David Forrester’s and Margaret Drummond’s grave in rural Ontario

Margaret Drummond Forrester died April 20, 1869, a year after her husband passed away. She was 81. They were both buried in Gilead St. Andrews United Church Cemetery, a few miles from their farm. About 10 years later, their son and his family moved to Manitoba.

Shaded by a stand of tall maple trees, Gilead St Andrews is on a quiet rural road. The older gravestones, including that of the Forresters, must have fallen over at some point and someone has lined them up and secured them together.  With the couple’s descendants now spread from Manitoba to California and Montreal, it is comforting to know that someone is looking after their grave.

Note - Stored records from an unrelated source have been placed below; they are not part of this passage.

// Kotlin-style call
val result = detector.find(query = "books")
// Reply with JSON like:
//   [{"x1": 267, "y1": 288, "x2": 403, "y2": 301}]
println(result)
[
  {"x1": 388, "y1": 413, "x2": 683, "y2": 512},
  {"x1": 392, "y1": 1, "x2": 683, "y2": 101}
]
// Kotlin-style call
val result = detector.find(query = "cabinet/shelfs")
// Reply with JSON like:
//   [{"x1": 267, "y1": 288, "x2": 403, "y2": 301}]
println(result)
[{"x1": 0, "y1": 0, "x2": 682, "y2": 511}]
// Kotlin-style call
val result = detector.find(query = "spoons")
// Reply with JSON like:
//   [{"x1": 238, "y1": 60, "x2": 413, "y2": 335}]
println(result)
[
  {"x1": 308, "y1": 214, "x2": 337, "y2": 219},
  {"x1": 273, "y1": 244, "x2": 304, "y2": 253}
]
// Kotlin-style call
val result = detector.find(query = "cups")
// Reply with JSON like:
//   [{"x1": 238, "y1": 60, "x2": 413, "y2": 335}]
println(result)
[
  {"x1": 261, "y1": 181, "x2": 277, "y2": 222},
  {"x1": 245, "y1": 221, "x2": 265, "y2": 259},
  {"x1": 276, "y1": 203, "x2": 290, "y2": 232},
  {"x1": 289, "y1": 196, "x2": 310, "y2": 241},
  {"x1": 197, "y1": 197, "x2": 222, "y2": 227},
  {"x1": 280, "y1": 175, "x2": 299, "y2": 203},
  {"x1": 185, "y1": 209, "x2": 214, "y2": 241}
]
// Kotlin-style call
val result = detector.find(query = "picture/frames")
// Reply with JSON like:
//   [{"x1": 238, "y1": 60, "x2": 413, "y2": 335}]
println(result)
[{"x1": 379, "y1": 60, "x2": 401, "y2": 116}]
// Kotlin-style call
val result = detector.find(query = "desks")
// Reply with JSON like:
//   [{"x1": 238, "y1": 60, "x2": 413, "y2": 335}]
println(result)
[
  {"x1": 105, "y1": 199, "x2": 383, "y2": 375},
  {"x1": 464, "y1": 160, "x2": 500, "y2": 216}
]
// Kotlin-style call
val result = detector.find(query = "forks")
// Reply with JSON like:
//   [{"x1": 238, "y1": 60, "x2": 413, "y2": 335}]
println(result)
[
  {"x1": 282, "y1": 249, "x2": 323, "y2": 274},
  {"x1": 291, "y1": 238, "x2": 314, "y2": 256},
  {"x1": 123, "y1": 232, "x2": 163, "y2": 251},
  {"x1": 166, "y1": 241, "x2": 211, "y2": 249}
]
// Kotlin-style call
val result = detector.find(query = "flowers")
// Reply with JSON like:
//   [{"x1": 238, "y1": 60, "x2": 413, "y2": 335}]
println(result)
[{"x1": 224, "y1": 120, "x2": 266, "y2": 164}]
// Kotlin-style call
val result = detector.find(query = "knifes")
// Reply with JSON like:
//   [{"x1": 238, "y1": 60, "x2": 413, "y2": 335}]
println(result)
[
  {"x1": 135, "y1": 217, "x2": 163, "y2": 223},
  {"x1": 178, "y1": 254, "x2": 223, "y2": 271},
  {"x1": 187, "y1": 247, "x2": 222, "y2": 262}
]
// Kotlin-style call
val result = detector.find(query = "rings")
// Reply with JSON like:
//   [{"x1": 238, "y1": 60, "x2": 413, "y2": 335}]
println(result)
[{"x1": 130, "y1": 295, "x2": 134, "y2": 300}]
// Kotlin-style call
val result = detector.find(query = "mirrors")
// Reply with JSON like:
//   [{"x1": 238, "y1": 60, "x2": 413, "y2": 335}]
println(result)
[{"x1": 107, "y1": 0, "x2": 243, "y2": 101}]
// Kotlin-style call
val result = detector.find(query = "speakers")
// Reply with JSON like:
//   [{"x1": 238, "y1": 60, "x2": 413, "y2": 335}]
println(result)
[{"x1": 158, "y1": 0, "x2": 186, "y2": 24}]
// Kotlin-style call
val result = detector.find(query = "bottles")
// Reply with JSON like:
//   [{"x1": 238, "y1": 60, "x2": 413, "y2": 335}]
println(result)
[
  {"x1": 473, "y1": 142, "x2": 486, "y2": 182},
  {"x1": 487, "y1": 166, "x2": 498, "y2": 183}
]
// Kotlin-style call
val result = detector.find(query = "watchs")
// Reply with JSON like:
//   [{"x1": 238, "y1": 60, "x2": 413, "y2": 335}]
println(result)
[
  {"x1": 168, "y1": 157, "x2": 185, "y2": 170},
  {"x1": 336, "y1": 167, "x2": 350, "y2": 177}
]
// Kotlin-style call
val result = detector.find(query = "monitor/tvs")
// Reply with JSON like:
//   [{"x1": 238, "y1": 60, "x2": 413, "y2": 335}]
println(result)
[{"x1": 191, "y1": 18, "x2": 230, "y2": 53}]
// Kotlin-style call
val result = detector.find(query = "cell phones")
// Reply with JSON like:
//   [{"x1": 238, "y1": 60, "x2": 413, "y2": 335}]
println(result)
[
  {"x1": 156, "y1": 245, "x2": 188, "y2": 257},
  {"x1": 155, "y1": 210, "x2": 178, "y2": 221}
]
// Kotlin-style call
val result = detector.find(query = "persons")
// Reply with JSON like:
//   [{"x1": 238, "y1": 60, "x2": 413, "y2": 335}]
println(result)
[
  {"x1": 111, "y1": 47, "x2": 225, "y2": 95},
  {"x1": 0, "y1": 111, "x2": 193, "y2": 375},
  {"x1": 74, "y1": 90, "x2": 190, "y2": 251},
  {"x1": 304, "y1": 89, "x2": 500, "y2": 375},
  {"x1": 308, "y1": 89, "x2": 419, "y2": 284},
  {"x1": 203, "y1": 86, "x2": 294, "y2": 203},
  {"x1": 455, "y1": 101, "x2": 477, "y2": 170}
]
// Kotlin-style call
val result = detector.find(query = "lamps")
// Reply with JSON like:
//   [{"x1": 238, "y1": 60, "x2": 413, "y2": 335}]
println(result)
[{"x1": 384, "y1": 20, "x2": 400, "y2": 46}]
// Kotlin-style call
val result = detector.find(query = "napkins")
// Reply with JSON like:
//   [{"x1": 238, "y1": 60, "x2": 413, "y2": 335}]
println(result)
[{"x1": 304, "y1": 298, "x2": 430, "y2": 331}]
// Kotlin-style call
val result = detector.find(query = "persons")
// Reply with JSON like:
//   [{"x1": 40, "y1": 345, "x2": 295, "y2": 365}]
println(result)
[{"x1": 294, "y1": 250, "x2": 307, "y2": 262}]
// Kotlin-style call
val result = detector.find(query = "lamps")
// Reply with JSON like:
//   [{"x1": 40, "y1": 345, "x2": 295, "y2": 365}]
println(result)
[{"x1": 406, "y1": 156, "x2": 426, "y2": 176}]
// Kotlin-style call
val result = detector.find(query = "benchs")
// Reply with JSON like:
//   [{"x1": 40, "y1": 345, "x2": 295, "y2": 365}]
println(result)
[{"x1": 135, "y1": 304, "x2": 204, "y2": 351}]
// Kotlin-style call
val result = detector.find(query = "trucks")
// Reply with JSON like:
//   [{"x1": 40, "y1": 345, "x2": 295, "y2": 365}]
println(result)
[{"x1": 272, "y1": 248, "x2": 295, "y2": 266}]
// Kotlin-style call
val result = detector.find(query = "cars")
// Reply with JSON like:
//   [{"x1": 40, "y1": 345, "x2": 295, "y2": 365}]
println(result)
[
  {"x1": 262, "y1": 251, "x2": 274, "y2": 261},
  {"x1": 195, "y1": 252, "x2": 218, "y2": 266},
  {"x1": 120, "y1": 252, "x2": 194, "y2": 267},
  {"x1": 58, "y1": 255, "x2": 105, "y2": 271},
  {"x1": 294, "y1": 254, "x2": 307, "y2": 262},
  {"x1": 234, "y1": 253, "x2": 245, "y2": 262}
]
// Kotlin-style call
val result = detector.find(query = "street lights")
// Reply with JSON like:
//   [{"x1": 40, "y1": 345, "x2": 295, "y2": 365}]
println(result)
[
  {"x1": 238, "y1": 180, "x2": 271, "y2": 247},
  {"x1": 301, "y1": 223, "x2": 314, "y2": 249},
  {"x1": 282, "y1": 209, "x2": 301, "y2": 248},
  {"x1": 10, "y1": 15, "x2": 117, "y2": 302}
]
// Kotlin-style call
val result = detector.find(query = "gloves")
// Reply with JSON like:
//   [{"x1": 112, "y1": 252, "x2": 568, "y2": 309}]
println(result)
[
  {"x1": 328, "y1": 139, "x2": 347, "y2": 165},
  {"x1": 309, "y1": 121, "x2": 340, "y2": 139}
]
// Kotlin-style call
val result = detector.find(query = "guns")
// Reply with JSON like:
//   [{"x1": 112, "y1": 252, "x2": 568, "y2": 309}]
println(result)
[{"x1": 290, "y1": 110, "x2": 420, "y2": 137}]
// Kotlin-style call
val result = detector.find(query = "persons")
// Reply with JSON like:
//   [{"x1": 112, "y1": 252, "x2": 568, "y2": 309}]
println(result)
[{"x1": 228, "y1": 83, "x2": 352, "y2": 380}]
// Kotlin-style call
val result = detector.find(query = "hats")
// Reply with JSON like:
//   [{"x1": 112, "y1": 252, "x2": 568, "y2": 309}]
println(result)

Notes on sources: This article is a good example of why it is important to keep track of your sources as you go along. I wrote it recently, based on research I did several years ago. The information comes from a variety of sources, including Family Search, Scotland’s People and New York passenger records on Ancestry, but I will have to revisit all these sites for the proper references. Darn!

The family stories came from notes my grandmother made. She loved telling these stories, but my own research suggests that accurate details were not her strong point. Her stories have to be taken with a grain of salt, but they are still fun.

The information on land records in Belleville and Tyendinaga was given to me by a cousin. She found these documents at the Ontario Archives, but did not write down the full references at the time, so I will have to go there.

I found the location of the Forresters’ grave on a site that lists Hastings County burials of people born before 1800, www.rootsweb.ancestry.com/~onhastin/BMD/early.htm. The best part of the research process, of course, was visiting that cemetery and Inverarity parish church. There is a new public garden in Forfar, Scotland, built in memory of Margaret’s brothers, James and Thomas Drummond, both of whom were botanist explorers. A return trip to Forfar to see that garden will be a pleasure.